How do I file an answer or other pleading in this case?

Filing an answer or other pleading in this case must be done in one of three ways at the Stanley Mosk Courthouse, located at 111 North Hill Street, Los Angeles, CA 90012, http://www.lacourt.org/courthouse/info/address/la

1. Deliver in person to: Stanley Mosk Courthouse, Complex Civil Filing Window, First Floor, Room 102, between the hours of 8:30 a.m. and 4:30 p.m., Monday through Friday, except for Court Holidays;

2. Mail to: Stanley Mosk Courthouse, 111 North Hill Street, Los Angeles, CA 90012; or

3. Fax filing: Stanley Mosk Courthouse, General Jurisdiction-Complex (Room 102), Facsimile Telephone Number: (442) 247-3769

In compliance with the Americans with Disabilities Act, special needs can be met by calling 805-667-6500 or through the California Relay Service.

All service shall be made by electronic service through the provider File & ServeXpress. To register, visit their website, https://os.fileandservexpress.com/web/ui/welcomepage.aspx, or call 1-888-529-7587.

Important case information: 19STCP01176, Los Angeles County Superior Court, Complex Civil Litigation Division, Department No. 010, Judge William F. Highberger presiding, located at 312 North Spring Street, Los Angeles, California 90012 Please note that you will need to pay an appearance fee of $435 when you file your answer.

When is the next court hearing in this case?

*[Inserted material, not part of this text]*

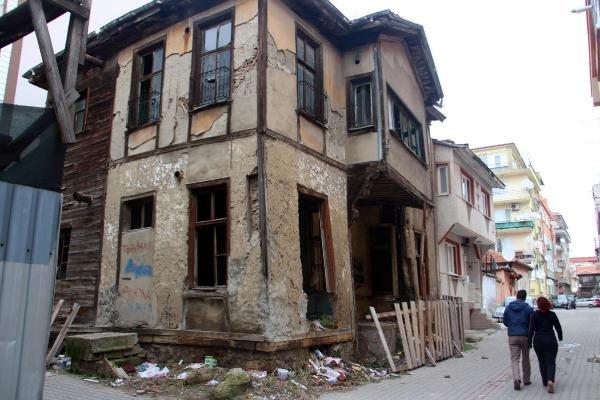 'Kırkpınar'a ağa olan bir konak restore etsin' çağrısı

The Court rescheduled the Case Management Conferences previously set for May 8 and June 1 to June 24 at 2:30 p.m., Los Angeles County Superior Court, Complex Civil Litigation Division, Department No. 010, 312 North Spring St., Los Angeles, CA 90012.

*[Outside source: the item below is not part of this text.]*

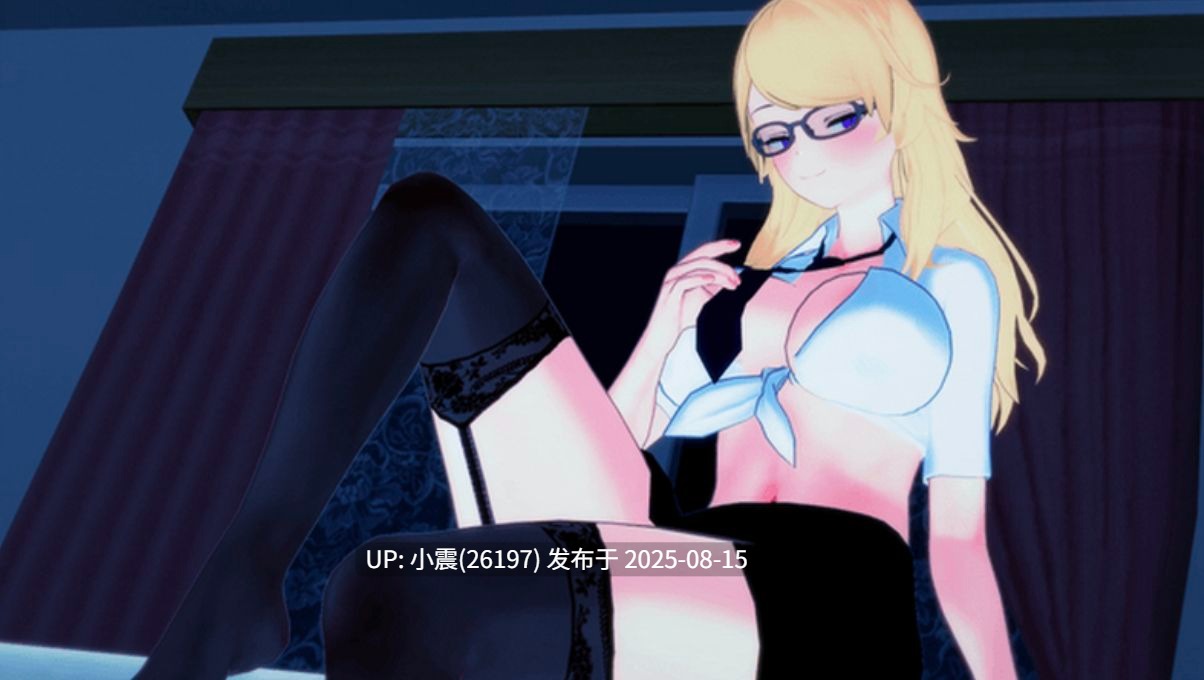  汉化中文！！！欲望之罪   Lustful Sin  v0.8.6版本   pc+安卓     【日式SLG/3D/动态】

Additionally, due to COVID-19 related Court closures, all appearances should be telephonic absent an articulable special need to appear in person. For information on making a telephonic appearance, please visit https://courtcall.com/?c=CCHOME, or call (888) 882-6878.

The Court granted the City of San Buenaventura’s (“City”) request to extend the time to respond to City’s Third Amended Cross-Complaint. The new deadline to file and serve a response is SEPTEMBER 08, 2020.

The Court’s orders and the City’s Notice of Ruling are available at the following links: Order re Filing of Proofs, Order re Deadline to Respond, Notice of Ruling.